Everything in the data should be repeated exactly, save for the images.

[Rows from a spatial reasoning dataset]

--- --- ---

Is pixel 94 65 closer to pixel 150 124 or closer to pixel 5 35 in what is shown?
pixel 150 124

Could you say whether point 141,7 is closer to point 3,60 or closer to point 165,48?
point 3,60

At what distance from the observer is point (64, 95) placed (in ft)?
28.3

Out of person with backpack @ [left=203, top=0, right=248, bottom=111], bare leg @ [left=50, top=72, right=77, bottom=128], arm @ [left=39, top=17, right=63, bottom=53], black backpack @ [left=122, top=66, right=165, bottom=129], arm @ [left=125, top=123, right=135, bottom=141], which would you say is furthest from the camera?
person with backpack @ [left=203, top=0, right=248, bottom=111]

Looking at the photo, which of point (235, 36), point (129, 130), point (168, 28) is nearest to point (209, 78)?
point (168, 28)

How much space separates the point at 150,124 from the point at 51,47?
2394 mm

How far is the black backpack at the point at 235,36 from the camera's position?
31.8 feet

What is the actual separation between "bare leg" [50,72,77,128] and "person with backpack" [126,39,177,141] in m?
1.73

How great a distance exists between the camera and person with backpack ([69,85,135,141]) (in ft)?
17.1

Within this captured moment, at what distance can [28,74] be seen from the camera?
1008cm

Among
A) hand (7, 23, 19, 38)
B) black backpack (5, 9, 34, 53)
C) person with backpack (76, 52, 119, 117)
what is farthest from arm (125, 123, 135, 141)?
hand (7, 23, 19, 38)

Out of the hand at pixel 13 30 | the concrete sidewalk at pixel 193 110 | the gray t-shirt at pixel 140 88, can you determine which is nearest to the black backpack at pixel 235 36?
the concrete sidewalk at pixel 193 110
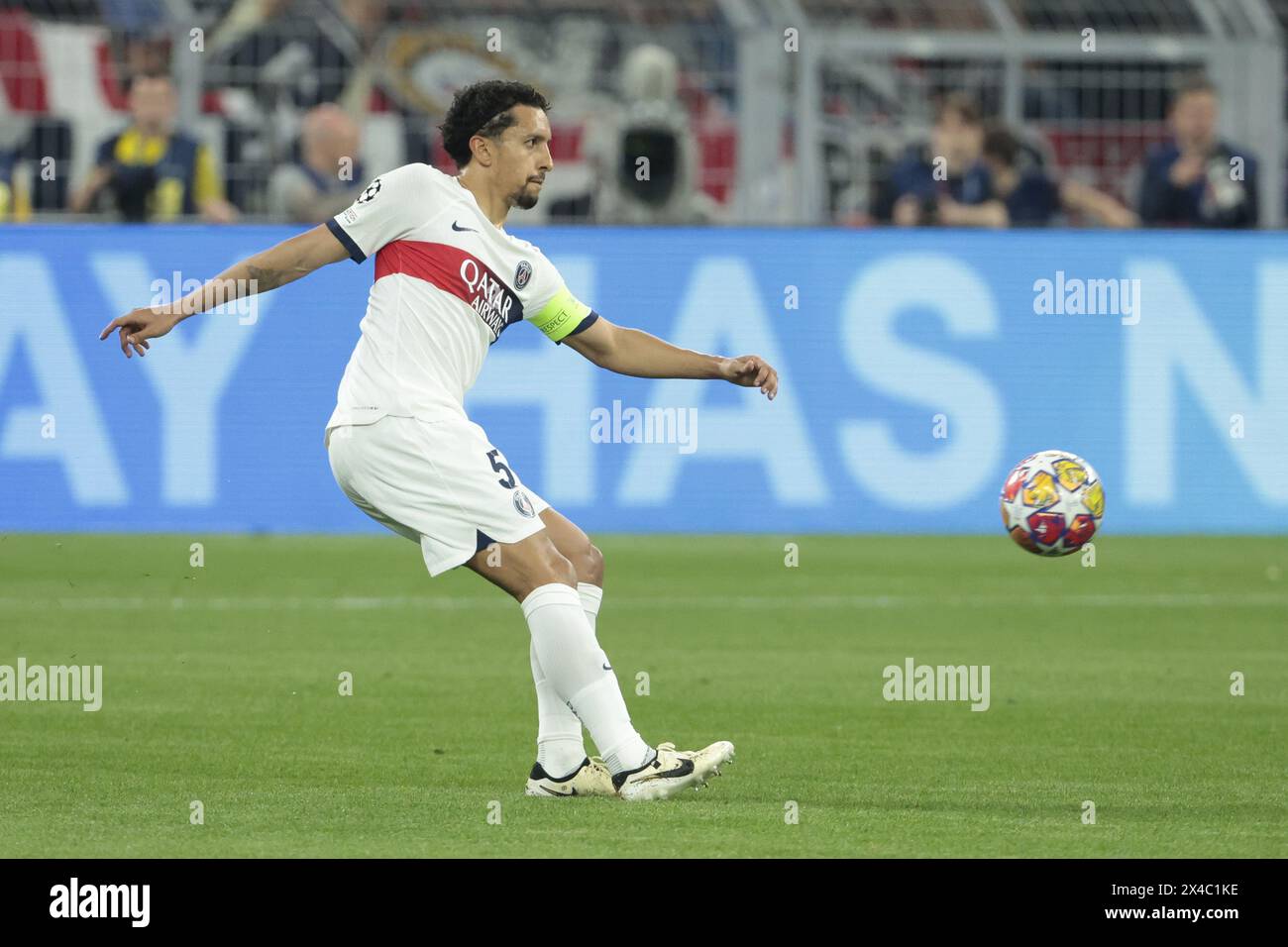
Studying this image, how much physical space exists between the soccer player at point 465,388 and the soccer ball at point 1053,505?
2.61m

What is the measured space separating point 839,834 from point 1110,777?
166 cm

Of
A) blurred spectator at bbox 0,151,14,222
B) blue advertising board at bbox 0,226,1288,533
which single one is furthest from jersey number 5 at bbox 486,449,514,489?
blurred spectator at bbox 0,151,14,222

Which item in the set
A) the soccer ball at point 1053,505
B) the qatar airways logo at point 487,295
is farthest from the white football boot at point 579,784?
the soccer ball at point 1053,505

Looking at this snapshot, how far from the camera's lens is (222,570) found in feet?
49.2

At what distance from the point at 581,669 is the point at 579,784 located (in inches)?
17.3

--- --- ---

• **Correct answer**:
Is pixel 94 65 closer to pixel 150 124 or closer to pixel 5 35 in what is shown?
pixel 150 124

Could you say whether point 141,7 is closer to point 3,60 or closer to point 165,48?
point 3,60

At what distance from the observer is point (64, 95) placed (in ft)?
28.3

Out of person with backpack @ [left=203, top=0, right=248, bottom=111], bare leg @ [left=50, top=72, right=77, bottom=128], arm @ [left=39, top=17, right=63, bottom=53], black backpack @ [left=122, top=66, right=165, bottom=129], arm @ [left=125, top=123, right=135, bottom=141], which would you say is furthest from the camera?
person with backpack @ [left=203, top=0, right=248, bottom=111]

Looking at the photo, which of point (235, 36), point (129, 130), point (168, 28) is nearest to point (209, 78)?
point (168, 28)

How much space separates the point at 150,124 from the point at 51,47?
2394 mm

How far is the black backpack at the point at 235,36 from the camera's position?
31.8 feet

What is the actual separation between "bare leg" [50,72,77,128] and "person with backpack" [126,39,177,141] in m?
1.73

How great a distance exists between the camera and person with backpack ([69,85,135,141]) (in ft)?
17.1

Within this captured moment, at what distance can [28,74] be seen from the camera?
1008cm

Among
A) hand (7, 23, 19, 38)
B) black backpack (5, 9, 34, 53)
C) person with backpack (76, 52, 119, 117)
what is farthest from arm (125, 123, 135, 141)?
hand (7, 23, 19, 38)

Out of the hand at pixel 13 30 | the concrete sidewalk at pixel 193 110 | the gray t-shirt at pixel 140 88, can you determine which is nearest to the black backpack at pixel 235 36?
the concrete sidewalk at pixel 193 110
Studying this image, how much physical space exists between the soccer player at point 465,388 and the soccer ball at point 1053,505?
2.61m

What is the measured space separating point 839,834 from point 1110,777?
166 cm

Of
A) blurred spectator at bbox 0,151,14,222
B) blue advertising board at bbox 0,226,1288,533
which single one is furthest from jersey number 5 at bbox 486,449,514,489?
blurred spectator at bbox 0,151,14,222

Which item in the set
A) the soccer ball at point 1053,505
B) the qatar airways logo at point 487,295
is farthest from the white football boot at point 579,784?
the soccer ball at point 1053,505

Looking at this snapshot, how far from the camera's lens is (222,570) found in feet?
49.2

At what distance from the point at 581,669 is the point at 579,784 located (in inches)?
17.3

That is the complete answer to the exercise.